First saw this when I was seven. Mostly memorable for being the only (?) movie I ever watched with aunt Nora. Otherwise I remember it being a pretty cool, very weird space movie which no other kids would discuss with me when I got back home to Texas because no one else had seen it.
Little did I know I was witnessing the feature film debuts by two new stars, Ethan Hawke (left) and River Phoenix (with the glasses).
Also this kid, Jason Presson, who was just as good but never got as far as his costars in the movie world (despite a cameo in Gremlins 2).
And Ethan’s love interest Amanda Peterson, who got her own romantic comedy starring role two years later before disappearing from the screen. She was barely in this movie, the token female character. Ethan kisses her at the end in the above cloud-flying dream-sequence, to show that he has grown up a little bit from his adventures, and to show that despite all this fooling around in basements with his boy friends, he sure ain’t gay. River still might be.
There’s a schoolyard villain, 17-yr-old Bobby Fite, but the coolest character is of course Dick Miller (above) as a helicopter pilot who sees the kids’ spaceship and single-mindedly tracks them down. A villain, perhaps, a stuffy adult authority figure come to put an end to their fun, but when he arrives at the clearing and sees them taking off in the ship, his reaction is unexpectedly sweet… he just smiles and stays behind the trees.
Computer effects by ILM, makeup by Rob Bottin (fresh off The Thing), music by Jerry Goldsmith, with James Cromwell as River’s absentminded father… a respectable crew. Not at all a bad movie, but I have a hard time summoning up much excitement for it… just a cute little journey with a refreshingly unexpected conclusion.
Nerdy German kid River is friends with picked-on dreamer Ethan. They love drive-ins, sci-fi and horror movies (hello, Joe Dante). Both begin to have a shared dream (the circuit board above), so River builds the board to the dream’s specs and has himself a computer-controlled floating forcefield. After teaming up with bully-baiting Jason, a tough loner kid from an unhappy home, they build a ship (called the Thunder Road, using a seat from a tilt-a-whirl) and test it out, surrounding it with the force field and buzzing their town, using alien technology to peep through Amanda’s window.
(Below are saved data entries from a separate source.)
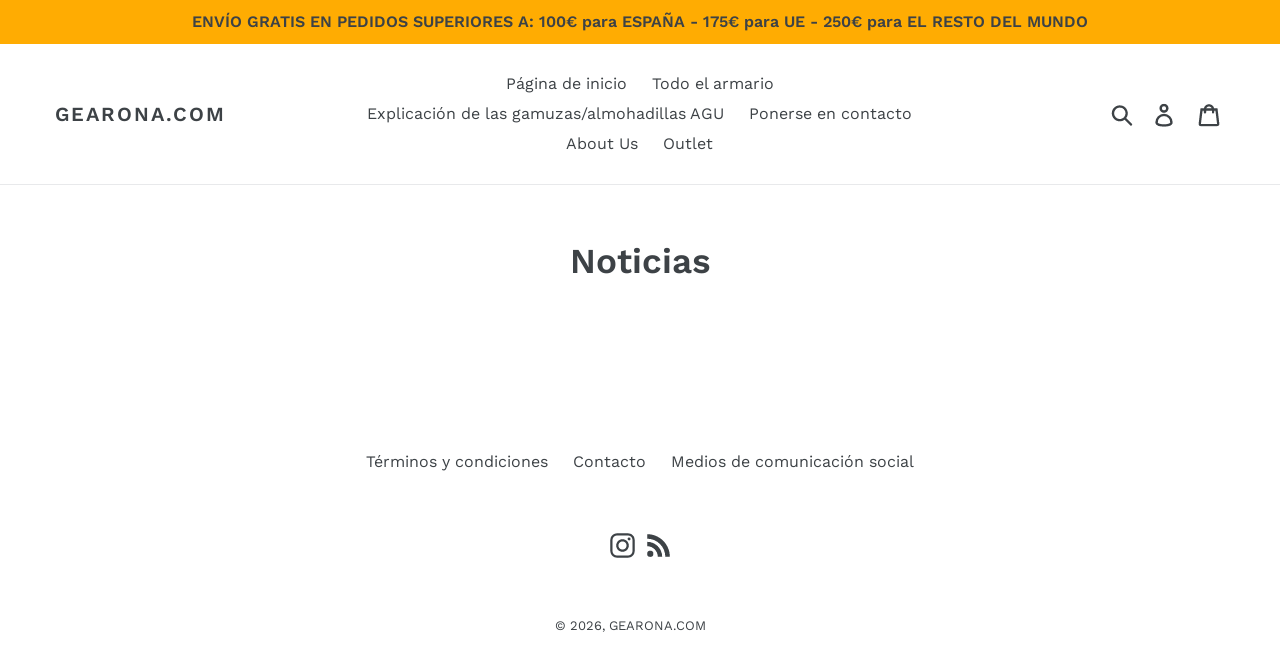

--- FILE ---
content_type: text/javascript
request_url: https://cdn.shopify.com/s/files/1/0123/4183/7882/t/5/assets/clever_adwords_global_tag.js?shop=gearona-com.myshopify.com
body_size: -644
content:
$.getScript('https://www.googletagmanager.com/gtag/js?id=AW-795406855', function(){


  window.dataLayer = window.dataLayer || [];
  function gtag(){dataLayer.push(arguments);}
  gtag('js', new Date());

  gtag('config', 'AW-795406855');

});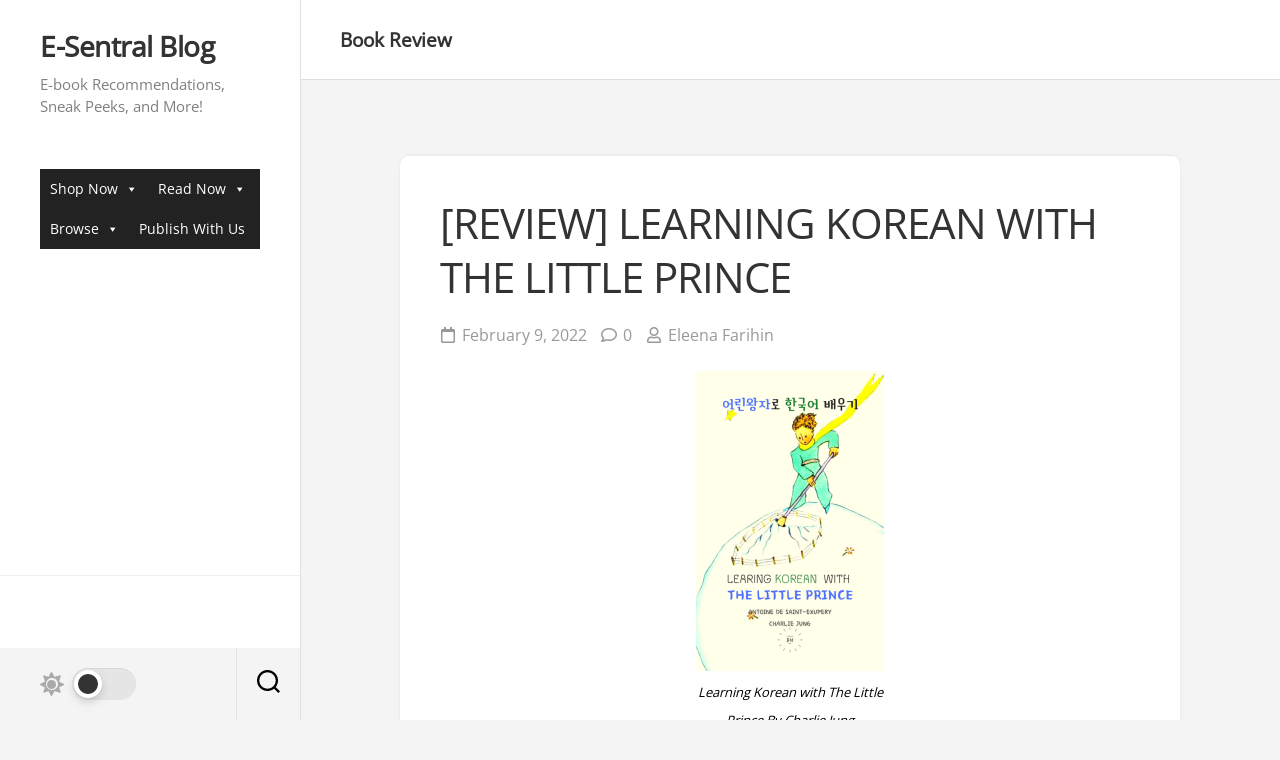

--- FILE ---
content_type: text/css
request_url: https://blog.e-sentral.com/wp-content/uploads/useanyfont/uaf.css?ver=1669684595
body_size: 277
content:
				@font-face {
					font-family: 'open-sans';
					src: url('/wp-content/uploads/useanyfont/1681Open-Sans.woff2') format('woff2'),
						url('/wp-content/uploads/useanyfont/1681Open-Sans.woff') format('woff');
					font-weight: 400; font-style: normal; font-display: auto;
				}

				.open-sans{font-family: 'open-sans' !important;}

						h1, h2, h3, h4, h5, h6, .entry-title, .site-title, .site-description, body, p, blockquote, li, a, strong, b, em{
					font-family: 'open-sans' !important;
				}
		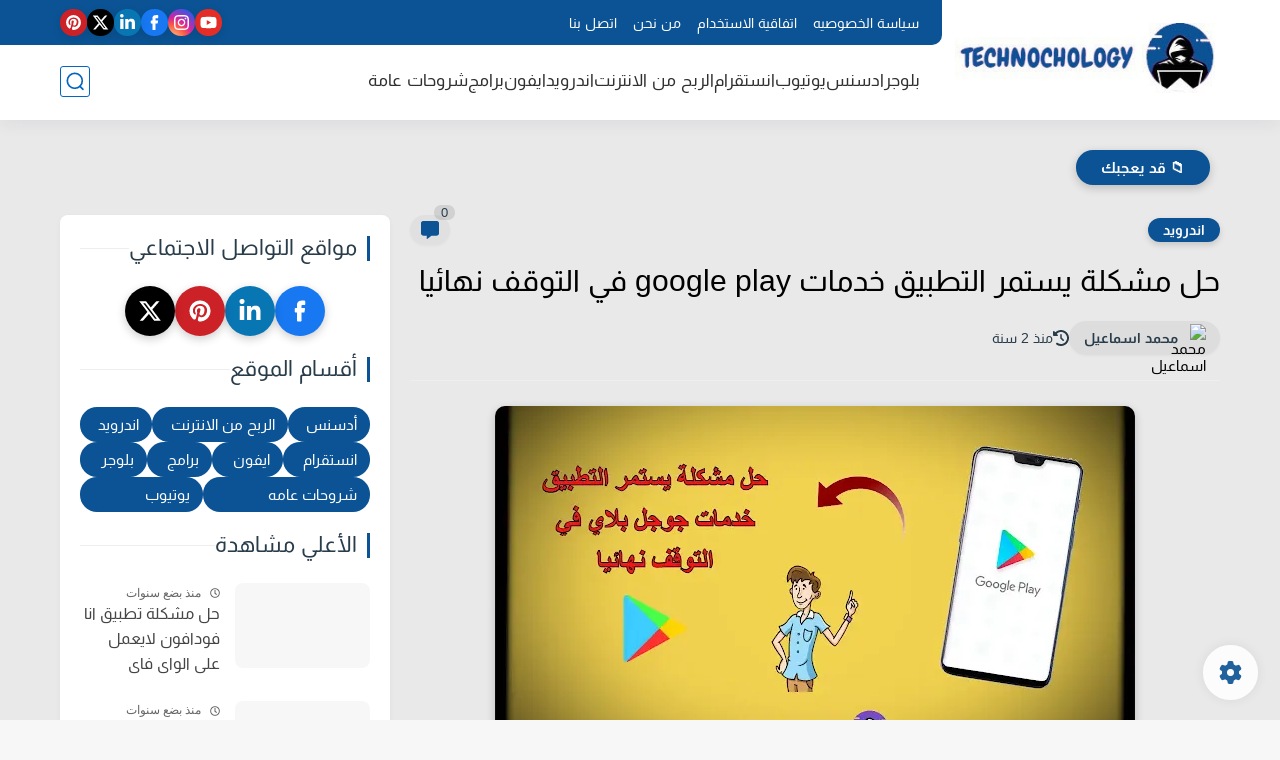

--- FILE ---
content_type: text/html; charset=utf-8
request_url: https://www.google.com/recaptcha/api2/aframe
body_size: 267
content:
<!DOCTYPE HTML><html><head><meta http-equiv="content-type" content="text/html; charset=UTF-8"></head><body><script nonce="Y-W0tl-hR54dxa5sqGfDPw">/** Anti-fraud and anti-abuse applications only. See google.com/recaptcha */ try{var clients={'sodar':'https://pagead2.googlesyndication.com/pagead/sodar?'};window.addEventListener("message",function(a){try{if(a.source===window.parent){var b=JSON.parse(a.data);var c=clients[b['id']];if(c){var d=document.createElement('img');d.src=c+b['params']+'&rc='+(localStorage.getItem("rc::a")?sessionStorage.getItem("rc::b"):"");window.document.body.appendChild(d);sessionStorage.setItem("rc::e",parseInt(sessionStorage.getItem("rc::e")||0)+1);localStorage.setItem("rc::h",'1769087116318');}}}catch(b){}});window.parent.postMessage("_grecaptcha_ready", "*");}catch(b){}</script></body></html>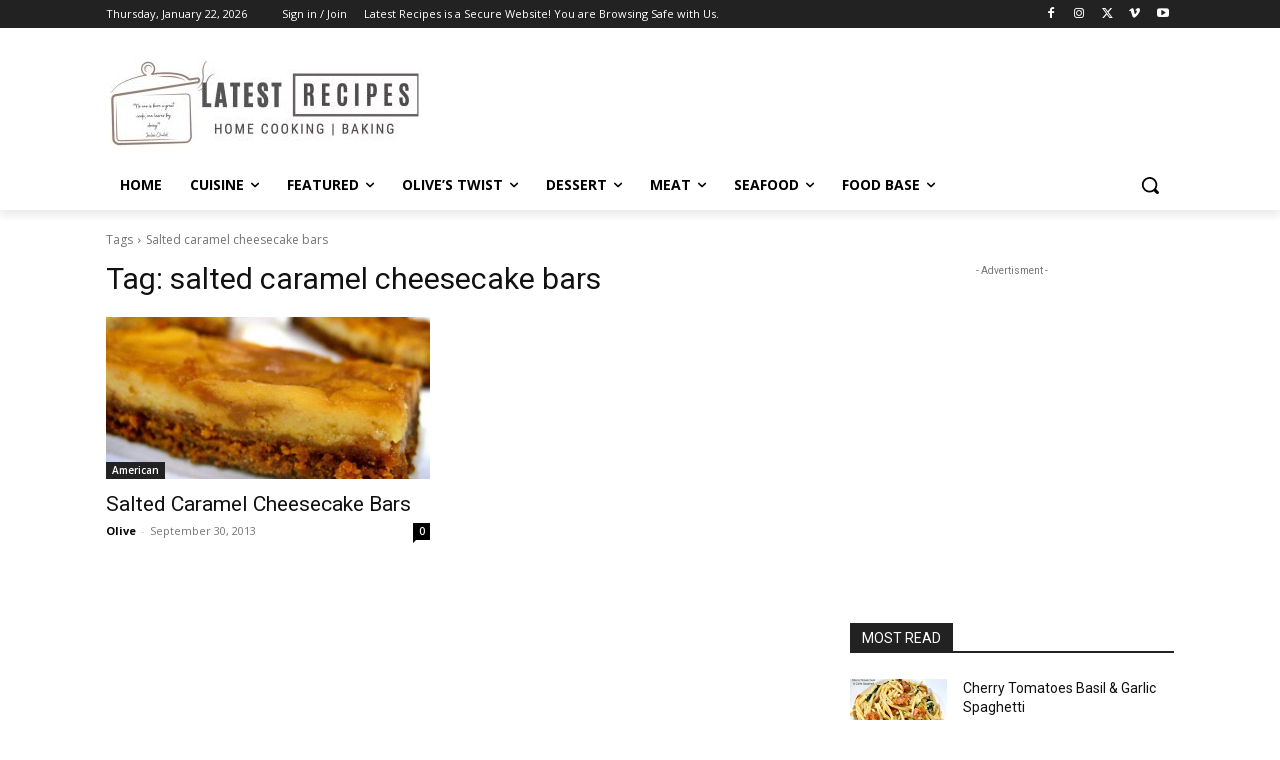

--- FILE ---
content_type: text/html; charset=utf-8
request_url: https://www.google.com/recaptcha/api2/aframe
body_size: 270
content:
<!DOCTYPE HTML><html><head><meta http-equiv="content-type" content="text/html; charset=UTF-8"></head><body><script nonce="R_CPJZQSpQQ_FQC2LuZwAA">/** Anti-fraud and anti-abuse applications only. See google.com/recaptcha */ try{var clients={'sodar':'https://pagead2.googlesyndication.com/pagead/sodar?'};window.addEventListener("message",function(a){try{if(a.source===window.parent){var b=JSON.parse(a.data);var c=clients[b['id']];if(c){var d=document.createElement('img');d.src=c+b['params']+'&rc='+(localStorage.getItem("rc::a")?sessionStorage.getItem("rc::b"):"");window.document.body.appendChild(d);sessionStorage.setItem("rc::e",parseInt(sessionStorage.getItem("rc::e")||0)+1);localStorage.setItem("rc::h",'1769075034466');}}}catch(b){}});window.parent.postMessage("_grecaptcha_ready", "*");}catch(b){}</script></body></html>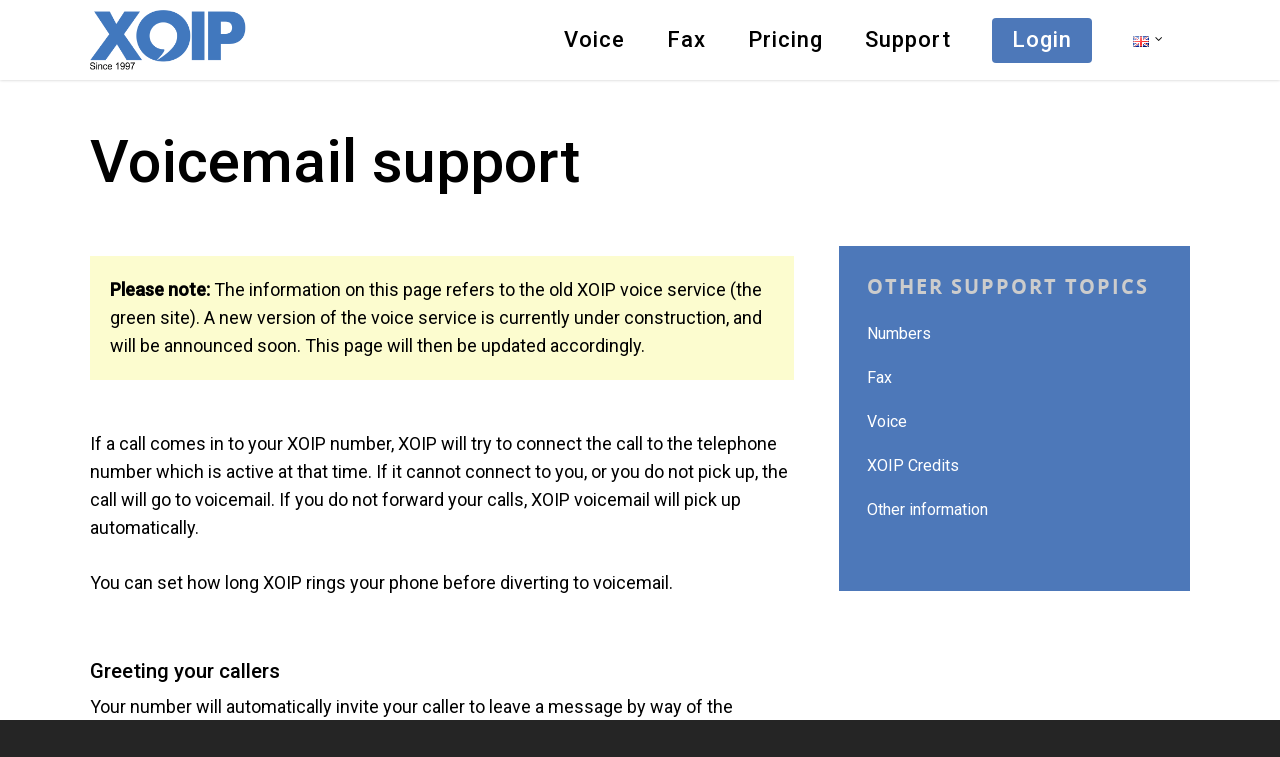

--- FILE ---
content_type: text/css
request_url: https://www.xoip.com/wp-content/themes/xiop/style.css?ver=10.0
body_size: -26
content:
/*
Theme Name: XIOP
Theme URI: http: //mysite.com/
Description: This is a custom child theme for Salient
Author: My Name
Author URI: http: //mysite.com/
Template: salient
Version: 0.1
*/

/*___________________________*/

/*SIDE BAR*/
.theiaStickySidebar #sidebar .widget_nav_menu h4 {color:#ccc!important; font-size:20px!important;}
.theiaStickySidebar #sidebar .widget_nav_menu a { color: #fff!important; font-size:16px!important;}
.theiaStickySidebar #sidebar .widget_nav_menu a:hover { color: #ccc!important;}
.ascend .theiaStickySidebar #sidebar .widget.widget_nav_menu li { padding: 8px 0px!important;}

/*___________________________*/


/* Homepage */

.home-page-box .wpb_text_column {margin-top: 0 !important; margin-bottom:10px !important;  line-height: 1.2em;}
.home-page-box .vc_vc_column_text {min-height:0;}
After another dream which reveals the circuitry for a magical oxygen-generation board (?), they head out to infinity and beyond. Some wacky shenanigans with a giant spider aboard the alien craft that captures them, then they meet the aliens, a boy and a girl. Kids first lines: “I’ve waited all my life to say this… we come in peace.” A stunner from the aliens: “ehhh, what’s up doc?” Cartoony sound effects everywhere, kids don’t seem to know what’s going on, layers of TV shows and static all over the screen. Finally the alien craft is captured by a much much huger alien craft piloted by the parents of the TV-addict earth-meddling kid aliens who first met our heroes, and River’s gang returns to earth vaguely disillusioned. But we end on the kissing cloud dream, so it’s alright.
Bad science: “It was airtight – I couldn’t feel myself speed up or slow down.”
“They’re heeeere” reference to Poltergeist, which Goldsmith and ILM also worked on.